Publish in Perspectives - Wednesday, May 24, 2017
Stefano D’Aniello, Senior Attorney at Hunton & Williams: Significant legal and regulatory barriers remain in place to make true Latin American integration possible. (Photo: Hunton & Williams)
Will the Latin American banking industry continue to consolidate?
BY STEFANO D’ANIELLO
In recent years, we have witnessed how global banks have left Latin America like a receding tide. The reasons for this trend vary, but include the increased prudential and capital requirements imposed on these banks by their home-country regulators in the aftermath of the global financial crisis. The tightening of these rules generated a need to raise capital via dispositions and lower exposures to riskier developing markets. The retreat of global banks from the region is also due in part to the deteriorating anti-money laundering and anti-corruption environments in the region, which have turned Latin America into a high-risk, low margin business, one scandal and fine at a time (especially after considering that a single enforcement actions can wipe out years of profit).
But Latin America’s promising demographics and fundamentals have largely remained constant. The withdrawal by the global banks from the region has been matched by a corresponding growth in market share by the local banks, which have also began expanding beyond their home-country borders.
Regional integration can create economies of scale (for example, in information technology) and, may breed larger, more stable regional banks that may finally compete with the global institutions that have departed. Regional integration also fulfills the growing, cross-border demands of corporations operating across the region (so-called multi-latinas). Moreover, financial integration, and the creation of banks with larger balance sheets, may facilitate the financing of the larger infrastructure projects that are imperative to the development of the region. Regional integration would also introduce increased competition in the banking sectors of local economies, spread best practices, foster innovation, and lessen the void left by the global banks after their withdrawal from the region.

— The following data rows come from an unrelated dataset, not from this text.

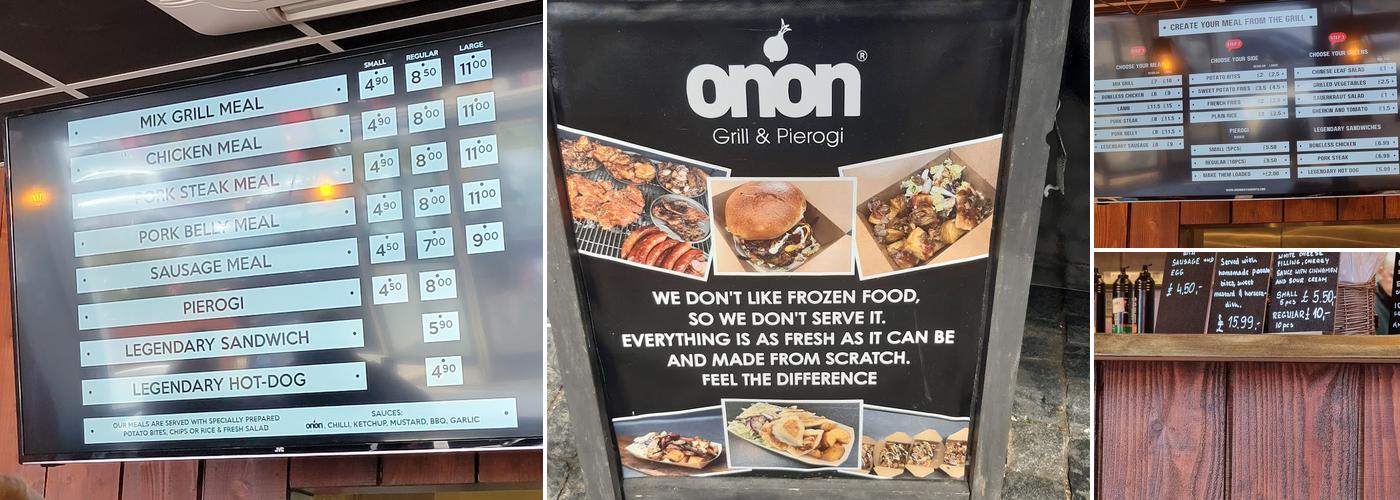 On'On Grill & Pierogi Menu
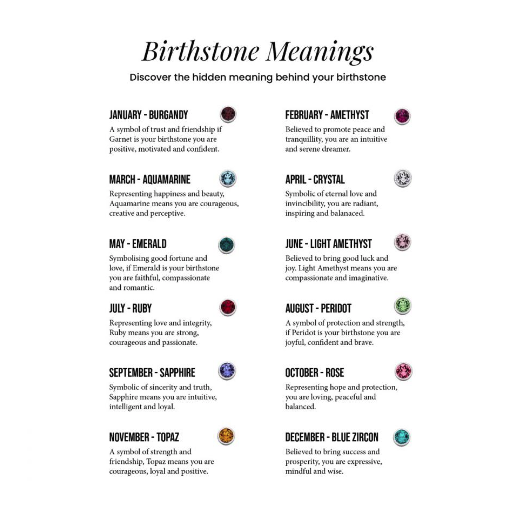 Simply Silver Crystal Birthstone Earrings - Select Month Earrings Gecko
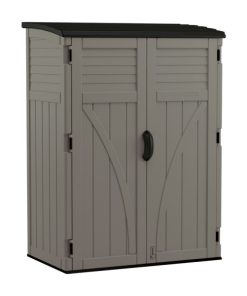 Suncast 6 ft. H x 4.4 ft. W x 2.7 ft. D Gray Resin Storage Shed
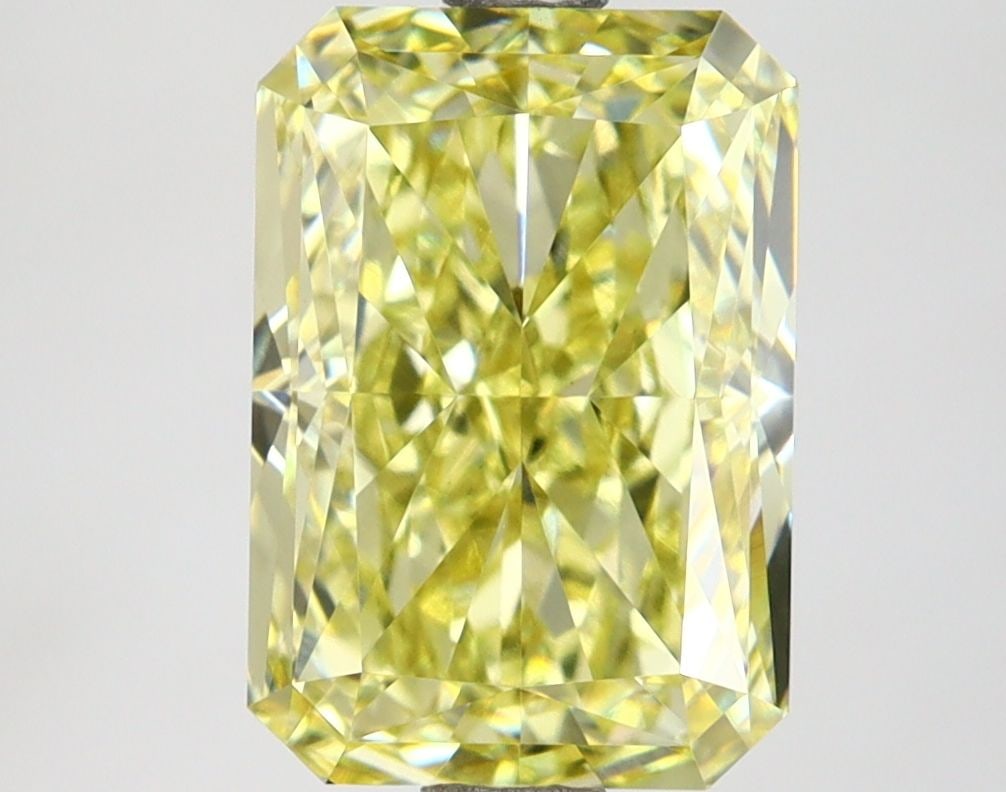 Loose Lab Diamond IGI Radiant 3.22ct Fancy Intense Yellow VS1: Loose Lab Diamond IGI Radiant 3.22ct Fancy Intense Yellow VS1 Loose Lab Diamond IGI Radiant 3.22ct Fancy Intense Yellow VS1 is a lab-grown diamond featuring good polish and symmetry, measuring 10.01mm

Significant legal and regulatory barriers, however, remain in place to make true integration possible. These barriers can be classified in two broad categories:
1. Formal legal barriers to entry of foreign financial institutions into a country. Although some jurisdictions have created regulatory regimes to allow for the creation of branches and establishment of subsidiaries of foreign financial institutions, others have kept these restrictions, which usually have their origin in protectionist policies of decades past. Other countries, while maintaining a seemingly open regime, have obscure and often arbitrary processes that can discourage banks from entering a market. For example, Brazil to this date maintains a constitutional barrier restricting foreign banks’ access to the region’s largest market. Only through a special Presidential decree may a foreign bank establish a subsidiary in Brazil. Branches of foreign banks are not permitted.
2. The imposition of discriminatory rules, either in the law or in its application. Some jurisdictions impose rules that either explicitly or in fact discriminate against foreign banks. For example, Mexico requires that the majority of directors of a bank (whether domestic or foreign) be Mexican citizens or residents. Other examples include the imposition of capital adequacy requirements on foreign bank branches that are identical to those of local banks (as it is done in Peru, which ignores the fact that a branch has no legal personality distinct to that of its parent) or the imposition of “best interests” standards that government-appointed regulators often use to advance the political and ideological interests of the government in power. Other examples include the imposition of policies to restrict capital outflows, which have the effect of dissuading foreign banks from entering a market altogether. For example, Ecuador currently maintains a 5 percent “exit” tax on all capital outflows and a prohibition of dividends by banks to their shareholders, which make the cost of entering into this market prohibitive.
To remove these barriers and open domestic financial systems to competition from foreign banks, not only are domestic laws to be changed for a set of clear, nondiscriminatory rules allowing for branches and subsidiaries of foreign banks. Regional consolidation of the financial industry would also require some degree of multinational cooperation, both in the form of bilateral and multilateral treaties and in the form of formal and informal cooperation to harmonize the legislative and regulatory approaches throughout the region, rendering regional expansion a more predictable endeavor.
In the end, however, to harvest the benefits of regional integration and the creation of large, stable regional financial institutions with world-class products and customer service, what’s ultimately needed is political will. With the United States stepping to the sidelines of integration efforts, it is now the turn of regional leaders to spearhead this initiative. And, if the current wave of elections are a sign, they are an encouraging one.
Stefano D’Aniello is a Senior Attorney at Hunton & Williams LLP. He wrote this column for Latinvex.